For starters, make sure your listings are on as many online rental platforms as possible. If you already are on all the channels, maybe it’s time for a touch-up of your listings. Consider taking better pictures of your property, for example.
Many people also tend to search for housing on social media. For instance, Facebook is full of housing groups where people put up their rental property info and find tenants.
Adapt Your Tenant Preferences
It’s okay to be careful and even nitpicky when looking for tenants, but if you’re struggling right now, maybe it’s time to widen your audience.
If you have a policy against pets, for example, you may want to reconsider it. Around 70% of renters have pets, so you see how you could be missing out. Even if the renters own a giraffe, it is unlikely to cause you more damage than the tenants can bring you profit.
You might also change your minimum stay policy or drop it altogether. It’s better to have more people over a shorter period of time than a completely vacant property.
Hire a Property Management Company
If you feel overwhelmed and can’t handle your rental property on your own, consider hiring a property management company. A professional can take on the whole process, from screening to ending tenancy if need be.
The best thing about these companies is that they are deep in the rental business. They monitor the market closely and know it inside-out. So a property manager will know exactly when to lower the rental prices and how much, as well as when it’s time to make compromises.
You may feel like having a professional handle your property could mean even more expenses, but it could actually save your business and help you profit.
Offer More Flexibility
One thing that can seriously deter any renters is a strict cancelation policy. Now more than ever, we live in a time of uncertainty, and no one can guarantee that they’ll be able to stay for as long as you need them to.
So put yourself in potential tenants’ shoes.

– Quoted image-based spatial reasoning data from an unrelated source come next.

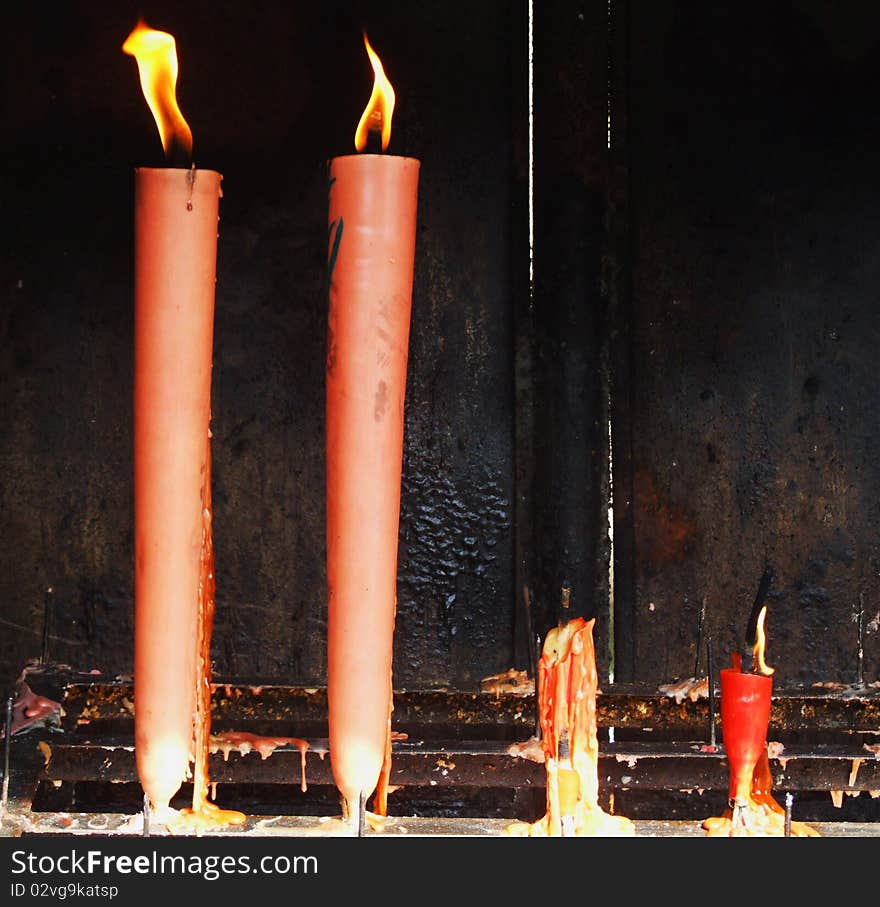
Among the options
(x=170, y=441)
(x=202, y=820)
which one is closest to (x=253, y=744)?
(x=202, y=820)

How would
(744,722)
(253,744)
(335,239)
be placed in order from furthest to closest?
(253,744) → (744,722) → (335,239)

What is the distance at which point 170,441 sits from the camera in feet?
3.58

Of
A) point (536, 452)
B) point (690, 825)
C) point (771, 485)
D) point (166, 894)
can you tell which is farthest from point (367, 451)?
point (771, 485)

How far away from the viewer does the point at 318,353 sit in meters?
2.21

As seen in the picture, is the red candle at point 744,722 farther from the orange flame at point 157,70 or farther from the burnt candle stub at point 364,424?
the orange flame at point 157,70

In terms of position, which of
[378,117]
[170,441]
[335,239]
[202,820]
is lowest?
[202,820]

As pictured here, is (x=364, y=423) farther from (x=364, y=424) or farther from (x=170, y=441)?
(x=170, y=441)

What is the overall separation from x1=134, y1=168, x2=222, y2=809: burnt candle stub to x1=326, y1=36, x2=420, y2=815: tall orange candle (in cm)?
11

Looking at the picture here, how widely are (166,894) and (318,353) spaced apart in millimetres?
1328

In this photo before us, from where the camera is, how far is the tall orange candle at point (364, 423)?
1.05 meters

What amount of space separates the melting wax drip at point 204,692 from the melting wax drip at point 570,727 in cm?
27

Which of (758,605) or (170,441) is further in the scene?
(758,605)

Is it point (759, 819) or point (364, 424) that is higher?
point (364, 424)

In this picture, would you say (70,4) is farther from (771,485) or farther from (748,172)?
(771,485)
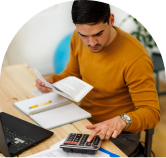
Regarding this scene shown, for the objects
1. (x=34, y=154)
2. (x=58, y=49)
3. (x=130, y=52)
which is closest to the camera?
(x=34, y=154)

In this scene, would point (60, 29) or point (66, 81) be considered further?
point (60, 29)

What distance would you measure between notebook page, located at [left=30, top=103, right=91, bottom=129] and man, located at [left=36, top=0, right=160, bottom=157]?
126mm

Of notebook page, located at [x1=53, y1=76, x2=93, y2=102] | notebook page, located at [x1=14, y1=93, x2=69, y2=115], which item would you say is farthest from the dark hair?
notebook page, located at [x1=14, y1=93, x2=69, y2=115]

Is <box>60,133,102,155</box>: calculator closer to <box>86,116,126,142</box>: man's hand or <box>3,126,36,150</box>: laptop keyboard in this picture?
<box>86,116,126,142</box>: man's hand

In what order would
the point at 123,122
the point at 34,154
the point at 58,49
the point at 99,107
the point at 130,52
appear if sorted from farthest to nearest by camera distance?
the point at 58,49, the point at 99,107, the point at 130,52, the point at 123,122, the point at 34,154

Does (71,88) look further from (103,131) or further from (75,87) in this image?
(103,131)

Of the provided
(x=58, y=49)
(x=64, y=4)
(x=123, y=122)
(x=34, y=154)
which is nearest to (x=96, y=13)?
(x=123, y=122)

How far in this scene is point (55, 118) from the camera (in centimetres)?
109

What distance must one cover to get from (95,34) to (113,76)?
0.91 ft

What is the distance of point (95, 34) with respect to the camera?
110 cm

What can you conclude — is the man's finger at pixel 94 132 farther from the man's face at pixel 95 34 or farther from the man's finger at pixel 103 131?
the man's face at pixel 95 34

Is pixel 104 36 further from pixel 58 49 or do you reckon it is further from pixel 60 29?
pixel 60 29

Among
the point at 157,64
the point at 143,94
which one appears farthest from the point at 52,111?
the point at 157,64

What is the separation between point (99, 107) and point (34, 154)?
0.60 m
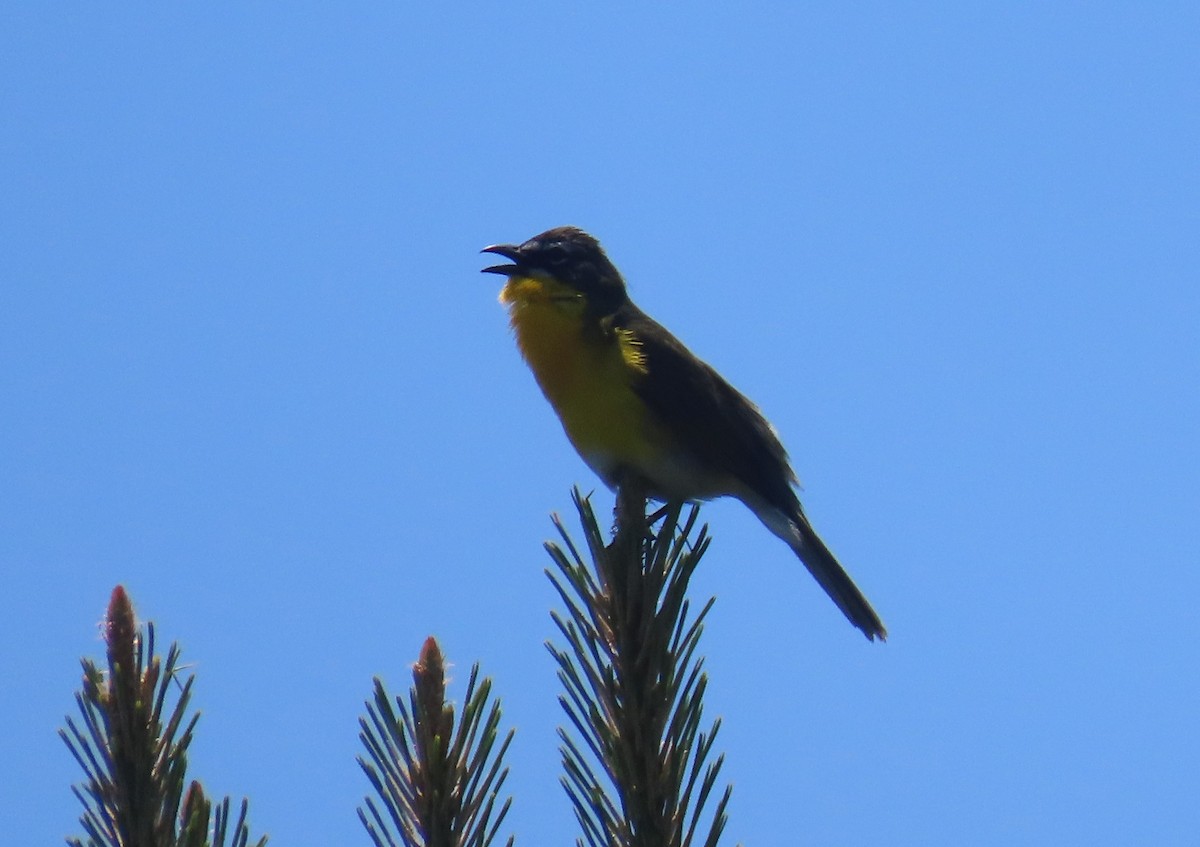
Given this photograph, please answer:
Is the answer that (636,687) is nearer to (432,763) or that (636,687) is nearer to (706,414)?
(432,763)

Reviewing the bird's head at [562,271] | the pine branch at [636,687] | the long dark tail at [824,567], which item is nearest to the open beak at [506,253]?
the bird's head at [562,271]

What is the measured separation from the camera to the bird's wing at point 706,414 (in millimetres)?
8219

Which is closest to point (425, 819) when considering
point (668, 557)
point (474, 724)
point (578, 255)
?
point (474, 724)

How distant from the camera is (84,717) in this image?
2.63m

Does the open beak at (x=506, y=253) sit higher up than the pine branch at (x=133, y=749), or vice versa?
the open beak at (x=506, y=253)

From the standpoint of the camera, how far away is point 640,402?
8.06 meters

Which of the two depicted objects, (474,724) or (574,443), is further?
(574,443)

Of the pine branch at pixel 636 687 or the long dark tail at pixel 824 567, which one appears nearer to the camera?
the pine branch at pixel 636 687

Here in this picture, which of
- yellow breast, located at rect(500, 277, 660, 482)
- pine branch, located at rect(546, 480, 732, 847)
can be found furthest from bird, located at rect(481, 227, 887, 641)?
pine branch, located at rect(546, 480, 732, 847)

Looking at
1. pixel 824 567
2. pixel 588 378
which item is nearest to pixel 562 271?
pixel 588 378

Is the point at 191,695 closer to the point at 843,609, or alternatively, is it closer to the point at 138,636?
the point at 138,636

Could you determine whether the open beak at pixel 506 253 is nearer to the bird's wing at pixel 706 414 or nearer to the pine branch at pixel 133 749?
the bird's wing at pixel 706 414

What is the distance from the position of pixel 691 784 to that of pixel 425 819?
1.85ft

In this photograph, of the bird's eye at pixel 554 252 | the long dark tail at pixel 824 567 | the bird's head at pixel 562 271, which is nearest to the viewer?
the long dark tail at pixel 824 567
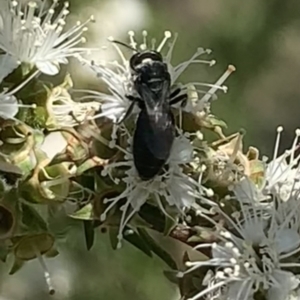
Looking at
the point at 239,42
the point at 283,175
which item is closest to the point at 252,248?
the point at 283,175

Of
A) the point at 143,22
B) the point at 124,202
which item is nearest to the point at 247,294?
the point at 124,202

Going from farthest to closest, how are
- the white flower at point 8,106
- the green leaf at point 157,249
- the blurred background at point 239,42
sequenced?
the blurred background at point 239,42, the green leaf at point 157,249, the white flower at point 8,106

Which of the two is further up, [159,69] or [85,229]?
[159,69]

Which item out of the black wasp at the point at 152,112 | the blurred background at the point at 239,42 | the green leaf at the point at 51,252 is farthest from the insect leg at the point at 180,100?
the blurred background at the point at 239,42

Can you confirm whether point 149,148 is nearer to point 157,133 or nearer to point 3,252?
point 157,133

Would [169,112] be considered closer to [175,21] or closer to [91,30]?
[91,30]

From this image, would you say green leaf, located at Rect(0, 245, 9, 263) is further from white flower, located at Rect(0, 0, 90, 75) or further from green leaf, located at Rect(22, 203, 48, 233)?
white flower, located at Rect(0, 0, 90, 75)

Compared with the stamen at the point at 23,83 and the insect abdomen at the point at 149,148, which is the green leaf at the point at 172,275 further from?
the stamen at the point at 23,83
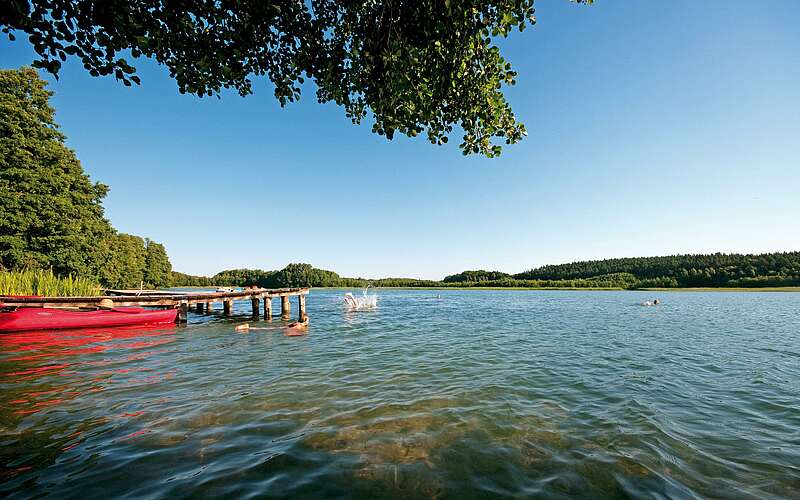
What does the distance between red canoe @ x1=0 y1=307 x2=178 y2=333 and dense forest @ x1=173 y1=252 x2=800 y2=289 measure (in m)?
138

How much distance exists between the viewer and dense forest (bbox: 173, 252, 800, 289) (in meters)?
127

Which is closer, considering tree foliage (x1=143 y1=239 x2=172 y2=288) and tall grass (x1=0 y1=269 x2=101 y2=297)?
tall grass (x1=0 y1=269 x2=101 y2=297)

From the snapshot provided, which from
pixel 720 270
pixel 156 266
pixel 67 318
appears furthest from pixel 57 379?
pixel 720 270

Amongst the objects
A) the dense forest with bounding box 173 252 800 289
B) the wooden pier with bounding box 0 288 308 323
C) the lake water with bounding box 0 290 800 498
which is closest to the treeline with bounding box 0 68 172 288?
the wooden pier with bounding box 0 288 308 323

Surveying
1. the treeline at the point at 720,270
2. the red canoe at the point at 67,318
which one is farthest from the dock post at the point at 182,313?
the treeline at the point at 720,270

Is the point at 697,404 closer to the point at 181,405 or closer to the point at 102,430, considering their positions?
the point at 181,405

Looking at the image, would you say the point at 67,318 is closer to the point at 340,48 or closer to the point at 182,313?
the point at 182,313

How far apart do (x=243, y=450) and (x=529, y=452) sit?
4955 mm

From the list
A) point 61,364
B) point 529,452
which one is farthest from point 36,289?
point 529,452

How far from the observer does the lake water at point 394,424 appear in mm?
A: 4719

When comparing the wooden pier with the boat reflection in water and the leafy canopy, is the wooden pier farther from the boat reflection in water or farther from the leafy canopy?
the leafy canopy

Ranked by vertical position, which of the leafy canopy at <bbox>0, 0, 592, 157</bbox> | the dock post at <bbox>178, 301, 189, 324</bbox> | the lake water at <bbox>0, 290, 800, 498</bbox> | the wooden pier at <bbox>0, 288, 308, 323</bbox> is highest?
the leafy canopy at <bbox>0, 0, 592, 157</bbox>

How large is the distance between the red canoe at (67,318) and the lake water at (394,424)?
17.9 ft

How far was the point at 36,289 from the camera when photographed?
24.9 metres
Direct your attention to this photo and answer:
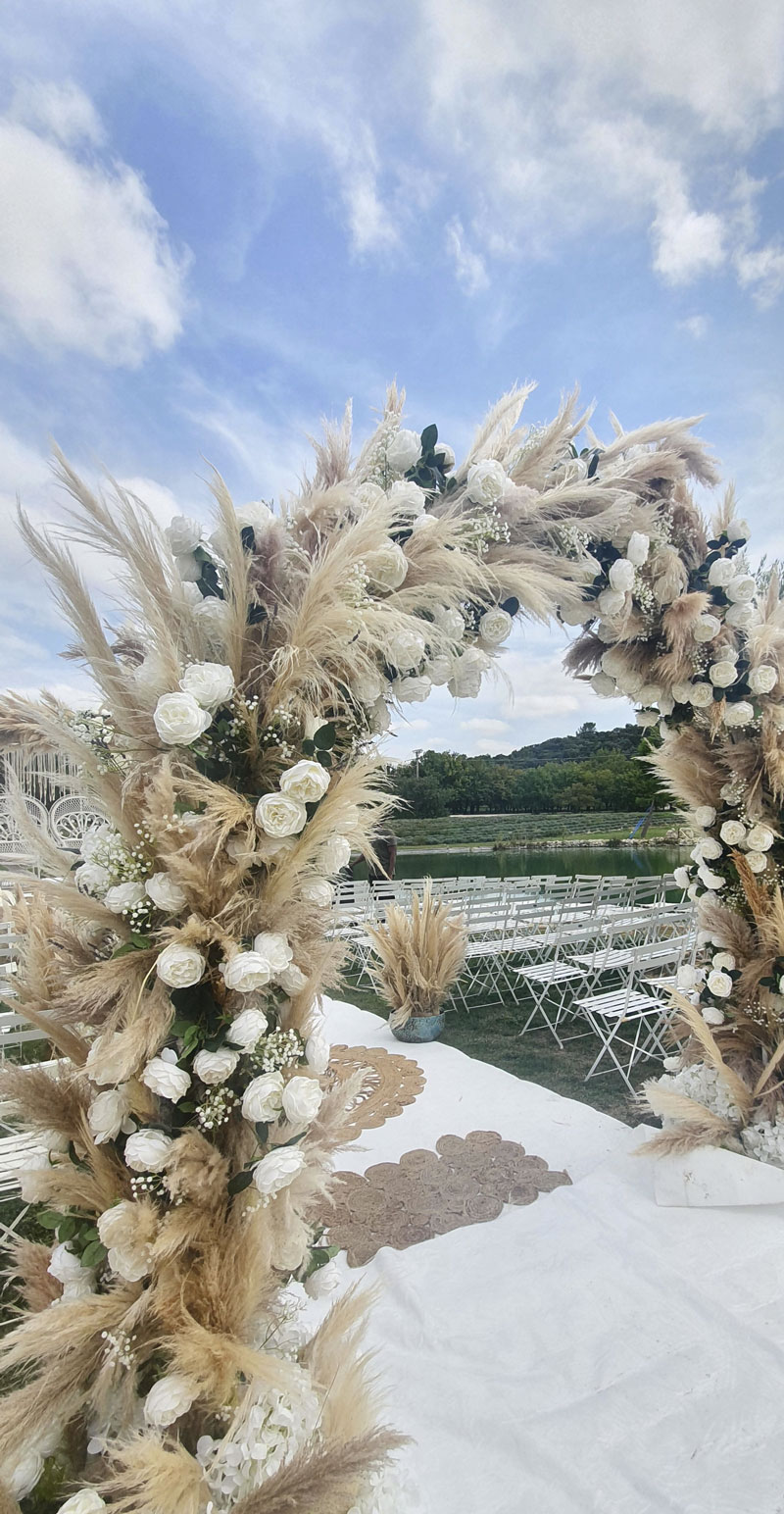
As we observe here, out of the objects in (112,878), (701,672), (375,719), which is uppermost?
(701,672)

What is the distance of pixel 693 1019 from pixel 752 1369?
103 cm

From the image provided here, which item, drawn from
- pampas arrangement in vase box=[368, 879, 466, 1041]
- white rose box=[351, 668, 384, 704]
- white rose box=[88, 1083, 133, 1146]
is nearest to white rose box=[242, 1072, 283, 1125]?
white rose box=[88, 1083, 133, 1146]

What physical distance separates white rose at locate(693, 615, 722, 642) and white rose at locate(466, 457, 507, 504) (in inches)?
47.3

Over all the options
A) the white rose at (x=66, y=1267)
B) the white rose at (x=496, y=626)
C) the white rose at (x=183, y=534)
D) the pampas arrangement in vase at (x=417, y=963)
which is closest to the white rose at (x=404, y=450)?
the white rose at (x=496, y=626)

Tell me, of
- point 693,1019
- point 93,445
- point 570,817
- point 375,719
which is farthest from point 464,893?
point 570,817

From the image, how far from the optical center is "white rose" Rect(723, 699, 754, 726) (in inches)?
103

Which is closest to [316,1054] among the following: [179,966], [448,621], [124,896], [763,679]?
[179,966]

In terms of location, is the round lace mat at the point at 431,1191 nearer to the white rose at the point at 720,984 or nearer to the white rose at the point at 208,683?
the white rose at the point at 720,984

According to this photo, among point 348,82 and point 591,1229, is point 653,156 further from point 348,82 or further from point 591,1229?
point 591,1229

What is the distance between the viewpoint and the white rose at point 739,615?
2621 millimetres

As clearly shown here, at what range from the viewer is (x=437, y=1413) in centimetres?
182

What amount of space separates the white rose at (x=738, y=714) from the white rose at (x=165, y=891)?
225 cm

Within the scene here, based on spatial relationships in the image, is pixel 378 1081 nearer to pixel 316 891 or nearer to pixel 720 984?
pixel 720 984

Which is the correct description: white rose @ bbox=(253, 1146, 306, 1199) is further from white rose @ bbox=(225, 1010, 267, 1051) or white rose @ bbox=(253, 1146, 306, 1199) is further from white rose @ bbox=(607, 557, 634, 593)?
white rose @ bbox=(607, 557, 634, 593)
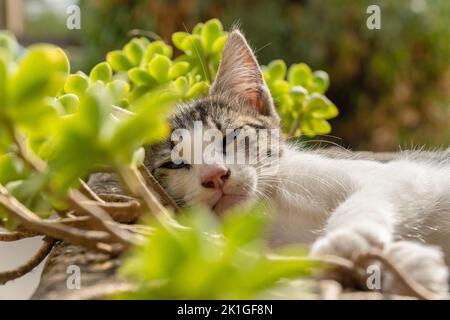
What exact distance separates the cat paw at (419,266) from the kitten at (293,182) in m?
0.04

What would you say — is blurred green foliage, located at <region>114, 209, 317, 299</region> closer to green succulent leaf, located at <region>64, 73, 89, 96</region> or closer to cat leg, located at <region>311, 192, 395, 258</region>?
cat leg, located at <region>311, 192, 395, 258</region>

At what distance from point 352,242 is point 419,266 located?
64 mm

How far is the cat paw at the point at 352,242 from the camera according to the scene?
52 centimetres

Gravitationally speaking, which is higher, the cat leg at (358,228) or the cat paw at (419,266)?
the cat leg at (358,228)

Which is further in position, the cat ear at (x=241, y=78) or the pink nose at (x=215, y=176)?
the cat ear at (x=241, y=78)

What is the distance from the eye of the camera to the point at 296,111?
3.60 feet

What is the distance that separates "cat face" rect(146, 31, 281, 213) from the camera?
0.83 metres

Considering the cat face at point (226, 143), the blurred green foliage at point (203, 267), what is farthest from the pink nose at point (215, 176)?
the blurred green foliage at point (203, 267)

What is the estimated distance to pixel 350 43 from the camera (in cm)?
323

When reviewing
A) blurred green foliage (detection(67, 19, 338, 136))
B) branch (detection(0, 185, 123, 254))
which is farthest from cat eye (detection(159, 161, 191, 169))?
branch (detection(0, 185, 123, 254))

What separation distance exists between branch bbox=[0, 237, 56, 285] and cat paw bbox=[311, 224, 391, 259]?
0.97 ft

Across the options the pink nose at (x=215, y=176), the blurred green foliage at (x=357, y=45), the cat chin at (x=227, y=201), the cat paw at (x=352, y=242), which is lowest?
the cat paw at (x=352, y=242)

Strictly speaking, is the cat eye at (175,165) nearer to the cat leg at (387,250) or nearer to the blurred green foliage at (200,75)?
the blurred green foliage at (200,75)

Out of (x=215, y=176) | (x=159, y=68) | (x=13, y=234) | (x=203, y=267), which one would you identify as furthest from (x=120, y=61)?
(x=203, y=267)
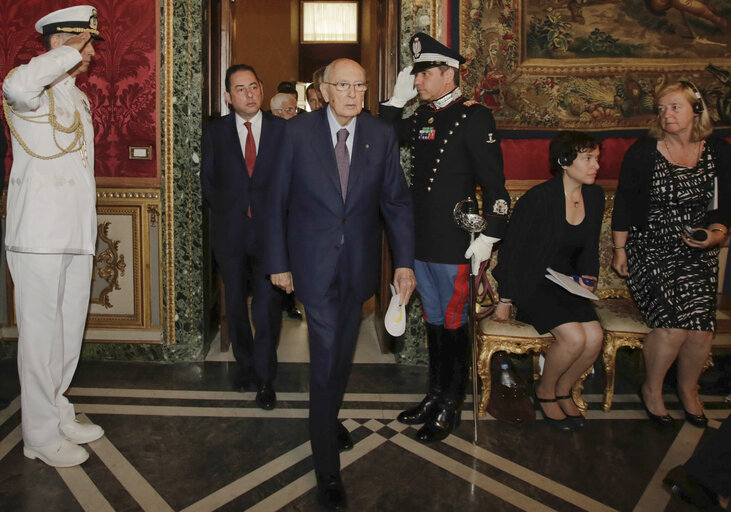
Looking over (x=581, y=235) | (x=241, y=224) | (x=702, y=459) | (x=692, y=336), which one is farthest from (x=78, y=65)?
(x=692, y=336)

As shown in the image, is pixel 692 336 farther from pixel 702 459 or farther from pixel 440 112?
pixel 440 112

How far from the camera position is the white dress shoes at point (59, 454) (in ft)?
9.73

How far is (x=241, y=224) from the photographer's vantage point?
12.3 feet

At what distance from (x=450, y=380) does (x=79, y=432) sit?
6.23 feet

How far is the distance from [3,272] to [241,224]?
1.96 meters

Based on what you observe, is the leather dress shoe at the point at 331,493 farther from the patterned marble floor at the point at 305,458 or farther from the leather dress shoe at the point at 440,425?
the leather dress shoe at the point at 440,425

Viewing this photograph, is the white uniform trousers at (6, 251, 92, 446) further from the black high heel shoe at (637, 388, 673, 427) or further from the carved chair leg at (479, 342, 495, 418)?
the black high heel shoe at (637, 388, 673, 427)

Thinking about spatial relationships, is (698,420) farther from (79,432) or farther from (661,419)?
(79,432)

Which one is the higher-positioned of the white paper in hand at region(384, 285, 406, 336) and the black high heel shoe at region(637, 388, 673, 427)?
the white paper in hand at region(384, 285, 406, 336)

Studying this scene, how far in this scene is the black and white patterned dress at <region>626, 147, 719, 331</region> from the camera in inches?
139

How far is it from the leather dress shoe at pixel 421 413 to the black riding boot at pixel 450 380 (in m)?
0.07

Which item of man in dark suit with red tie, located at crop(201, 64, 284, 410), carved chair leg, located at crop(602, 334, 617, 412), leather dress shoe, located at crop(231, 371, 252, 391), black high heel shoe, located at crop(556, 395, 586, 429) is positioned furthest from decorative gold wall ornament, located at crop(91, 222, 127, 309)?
carved chair leg, located at crop(602, 334, 617, 412)

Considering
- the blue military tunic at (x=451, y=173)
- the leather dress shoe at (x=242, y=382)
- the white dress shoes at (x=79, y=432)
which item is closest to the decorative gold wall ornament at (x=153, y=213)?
the leather dress shoe at (x=242, y=382)

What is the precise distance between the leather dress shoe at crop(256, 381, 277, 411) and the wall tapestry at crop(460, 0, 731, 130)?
231 cm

If they can’t agree to a strict cancelation policy, this doesn’t necessarily mean that they won’t stick to it — it just means that they might not be able to. That’s why they’ll find someone more flexible.
All things considered, it might be better to switch to a more lenient cancelation policy.
Move What You Can Online
If you want to avoid in-person viewings, or you wish to cater to renters who want to avoid it if possible, it’s time to turn to technology for help. You can move almost the entire renting process online.
For starters, make sure your listings contain high-quality media showcasing your property in as much detail as possible. Pictures are great, but videos are also a must.
You may also resort to online viewing with potential customers so that you can respect social distancing measures. You don’t even have to be tech-savvy to do that — almost any communication app nowadays makes video calls easy.